Train calves two or three times a week. Use controlled reps, a deep stretch, and enough effort that the last few reps feel hard without turning sloppy. Stay with that plan for at least eight to twelve weeks before deciding it “isn’t working.”
That’s really the whole deal. Seated calf raises are a good exercise. They’re just even better when you stop expecting them to do everything on their own.
Frequently Asked Questions
Are seated calf raises enough for calves?
They’re enough to train the soleus well, but they’re usually not enough for maximum calf size on their own. Most people will get better results by combining seated and standing calf raises.
Do seated calf raises make calves bigger?
Yes, they can help grow the calves, especially the soleus. But for bigger-looking calves overall, standing calf raises tend to be more effective.
Should seated calf raises be done high reps?
Often, yes. Calves usually respond well to moderate to high reps, and seated calf raises are a great fit for sets of 10 to 20 reps, sometimes more if the form stays clean.
Can you do seated calf raises at home?
Absolutely. Sit on a chair or bench, place a dumbbell or weight plate across your knees, and raise your heels while keeping the balls of your feet planted. A small block under the forefoot can improve range of motion.

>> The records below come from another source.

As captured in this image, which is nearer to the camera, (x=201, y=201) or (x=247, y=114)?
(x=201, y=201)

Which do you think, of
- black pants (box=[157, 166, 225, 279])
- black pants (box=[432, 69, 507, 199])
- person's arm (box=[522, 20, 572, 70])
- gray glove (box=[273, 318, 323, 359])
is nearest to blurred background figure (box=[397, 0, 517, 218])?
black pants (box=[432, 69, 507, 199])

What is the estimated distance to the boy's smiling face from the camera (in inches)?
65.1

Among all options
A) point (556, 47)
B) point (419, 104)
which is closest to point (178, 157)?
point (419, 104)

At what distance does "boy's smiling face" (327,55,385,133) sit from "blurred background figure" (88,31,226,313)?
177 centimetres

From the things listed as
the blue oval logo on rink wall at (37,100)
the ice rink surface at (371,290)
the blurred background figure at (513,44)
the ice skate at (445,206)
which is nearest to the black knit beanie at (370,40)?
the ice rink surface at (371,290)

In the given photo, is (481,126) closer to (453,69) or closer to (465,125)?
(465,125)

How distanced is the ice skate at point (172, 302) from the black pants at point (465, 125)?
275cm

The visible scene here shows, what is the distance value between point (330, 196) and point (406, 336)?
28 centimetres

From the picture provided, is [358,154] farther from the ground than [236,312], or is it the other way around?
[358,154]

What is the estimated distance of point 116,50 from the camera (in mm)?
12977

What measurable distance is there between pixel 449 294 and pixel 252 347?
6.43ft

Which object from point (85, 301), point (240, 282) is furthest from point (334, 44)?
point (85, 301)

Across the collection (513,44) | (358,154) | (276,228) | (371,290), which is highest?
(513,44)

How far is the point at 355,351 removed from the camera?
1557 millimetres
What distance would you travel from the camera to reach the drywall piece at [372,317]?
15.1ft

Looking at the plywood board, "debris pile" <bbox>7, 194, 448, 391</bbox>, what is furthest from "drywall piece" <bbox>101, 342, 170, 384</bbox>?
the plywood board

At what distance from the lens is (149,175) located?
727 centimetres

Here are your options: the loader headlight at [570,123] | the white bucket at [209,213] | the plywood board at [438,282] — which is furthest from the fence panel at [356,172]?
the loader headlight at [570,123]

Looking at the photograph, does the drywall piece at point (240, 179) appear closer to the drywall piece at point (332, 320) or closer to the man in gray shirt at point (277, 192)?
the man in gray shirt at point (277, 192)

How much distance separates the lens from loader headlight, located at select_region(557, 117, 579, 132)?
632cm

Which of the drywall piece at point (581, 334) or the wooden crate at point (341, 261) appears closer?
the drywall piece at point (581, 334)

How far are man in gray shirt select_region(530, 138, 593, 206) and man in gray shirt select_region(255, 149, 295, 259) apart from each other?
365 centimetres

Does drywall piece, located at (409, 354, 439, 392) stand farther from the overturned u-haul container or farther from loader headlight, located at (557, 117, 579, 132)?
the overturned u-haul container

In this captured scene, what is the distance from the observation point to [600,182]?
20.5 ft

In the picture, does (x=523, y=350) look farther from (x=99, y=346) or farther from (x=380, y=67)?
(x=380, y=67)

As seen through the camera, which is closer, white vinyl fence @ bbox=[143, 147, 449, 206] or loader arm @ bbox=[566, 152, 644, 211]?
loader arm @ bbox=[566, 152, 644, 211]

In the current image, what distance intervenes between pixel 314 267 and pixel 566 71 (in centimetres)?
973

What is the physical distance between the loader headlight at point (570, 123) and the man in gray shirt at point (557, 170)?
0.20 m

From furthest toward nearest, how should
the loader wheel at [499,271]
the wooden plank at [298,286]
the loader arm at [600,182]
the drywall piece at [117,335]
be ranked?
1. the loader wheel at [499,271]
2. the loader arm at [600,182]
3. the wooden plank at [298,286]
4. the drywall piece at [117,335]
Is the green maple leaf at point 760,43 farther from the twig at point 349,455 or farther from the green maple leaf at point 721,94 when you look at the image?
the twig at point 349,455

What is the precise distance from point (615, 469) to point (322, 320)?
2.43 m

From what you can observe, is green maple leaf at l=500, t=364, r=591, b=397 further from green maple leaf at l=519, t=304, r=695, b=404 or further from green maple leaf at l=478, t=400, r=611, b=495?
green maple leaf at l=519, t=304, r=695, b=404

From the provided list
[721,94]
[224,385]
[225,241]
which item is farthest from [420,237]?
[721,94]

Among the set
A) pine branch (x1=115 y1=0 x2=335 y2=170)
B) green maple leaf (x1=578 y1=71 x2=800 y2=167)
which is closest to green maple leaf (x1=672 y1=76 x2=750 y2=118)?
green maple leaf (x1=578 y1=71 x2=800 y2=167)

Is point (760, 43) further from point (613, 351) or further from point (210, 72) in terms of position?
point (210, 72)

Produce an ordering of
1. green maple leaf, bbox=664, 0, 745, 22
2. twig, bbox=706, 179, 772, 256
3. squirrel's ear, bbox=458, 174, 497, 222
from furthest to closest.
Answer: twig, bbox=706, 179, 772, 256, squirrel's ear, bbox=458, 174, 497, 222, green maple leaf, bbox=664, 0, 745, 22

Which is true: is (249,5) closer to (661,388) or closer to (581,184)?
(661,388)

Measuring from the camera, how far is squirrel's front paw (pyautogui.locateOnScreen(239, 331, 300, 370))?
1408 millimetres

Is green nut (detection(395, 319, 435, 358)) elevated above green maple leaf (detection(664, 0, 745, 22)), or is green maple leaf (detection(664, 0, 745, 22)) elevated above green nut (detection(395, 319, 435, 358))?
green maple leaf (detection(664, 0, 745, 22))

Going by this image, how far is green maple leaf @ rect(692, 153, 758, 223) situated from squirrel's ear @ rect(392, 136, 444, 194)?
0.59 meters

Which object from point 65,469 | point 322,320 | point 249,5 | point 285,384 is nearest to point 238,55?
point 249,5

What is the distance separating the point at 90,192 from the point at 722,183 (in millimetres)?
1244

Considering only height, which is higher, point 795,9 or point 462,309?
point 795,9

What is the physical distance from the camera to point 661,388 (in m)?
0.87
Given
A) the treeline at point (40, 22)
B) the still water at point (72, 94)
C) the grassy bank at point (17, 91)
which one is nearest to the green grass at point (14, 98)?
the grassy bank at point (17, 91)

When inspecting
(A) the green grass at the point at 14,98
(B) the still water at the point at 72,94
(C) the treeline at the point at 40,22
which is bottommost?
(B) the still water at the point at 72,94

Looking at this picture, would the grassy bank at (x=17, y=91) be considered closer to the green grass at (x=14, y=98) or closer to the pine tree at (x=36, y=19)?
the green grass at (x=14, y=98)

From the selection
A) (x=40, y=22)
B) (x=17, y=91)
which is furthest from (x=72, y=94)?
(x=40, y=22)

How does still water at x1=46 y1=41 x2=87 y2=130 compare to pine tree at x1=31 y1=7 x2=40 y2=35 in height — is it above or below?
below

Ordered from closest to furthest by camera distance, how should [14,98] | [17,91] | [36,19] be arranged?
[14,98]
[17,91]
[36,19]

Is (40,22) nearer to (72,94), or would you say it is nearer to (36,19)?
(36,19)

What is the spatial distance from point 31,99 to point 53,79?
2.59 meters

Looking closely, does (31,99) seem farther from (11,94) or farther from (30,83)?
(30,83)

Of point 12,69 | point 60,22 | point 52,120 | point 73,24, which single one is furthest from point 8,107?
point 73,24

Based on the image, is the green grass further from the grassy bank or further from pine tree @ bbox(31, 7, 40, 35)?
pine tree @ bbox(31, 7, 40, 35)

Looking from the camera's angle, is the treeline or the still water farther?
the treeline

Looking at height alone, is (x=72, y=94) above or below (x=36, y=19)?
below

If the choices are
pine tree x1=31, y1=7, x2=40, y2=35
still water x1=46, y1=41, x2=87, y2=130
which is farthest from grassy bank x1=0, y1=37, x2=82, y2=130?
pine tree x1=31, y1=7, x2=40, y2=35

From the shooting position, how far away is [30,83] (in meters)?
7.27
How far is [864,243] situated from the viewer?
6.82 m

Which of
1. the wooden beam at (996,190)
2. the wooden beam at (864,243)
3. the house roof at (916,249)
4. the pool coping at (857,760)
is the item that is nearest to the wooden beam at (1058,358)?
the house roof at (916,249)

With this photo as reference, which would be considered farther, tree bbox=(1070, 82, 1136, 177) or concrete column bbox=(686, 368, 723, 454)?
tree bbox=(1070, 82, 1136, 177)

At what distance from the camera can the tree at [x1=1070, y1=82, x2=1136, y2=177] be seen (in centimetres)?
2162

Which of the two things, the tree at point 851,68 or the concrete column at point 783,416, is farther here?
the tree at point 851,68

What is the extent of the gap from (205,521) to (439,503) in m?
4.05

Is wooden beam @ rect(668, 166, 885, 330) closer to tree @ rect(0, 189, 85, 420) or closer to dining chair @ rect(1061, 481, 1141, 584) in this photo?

Why do I feel seated calf raises in my feet instead of my calves?
Usually because you’re rushing, bouncing, or using a poor foot position. Slow the reps down, let the heels drop into a stretch, and think about pressing through the balls of the feet and big toe.
Should you pause at the bottom of seated calf raises?
Yes. A brief pause at the bottom helps remove momentum and increases time in the stretched position, which seems to be especially helpful for calf growth.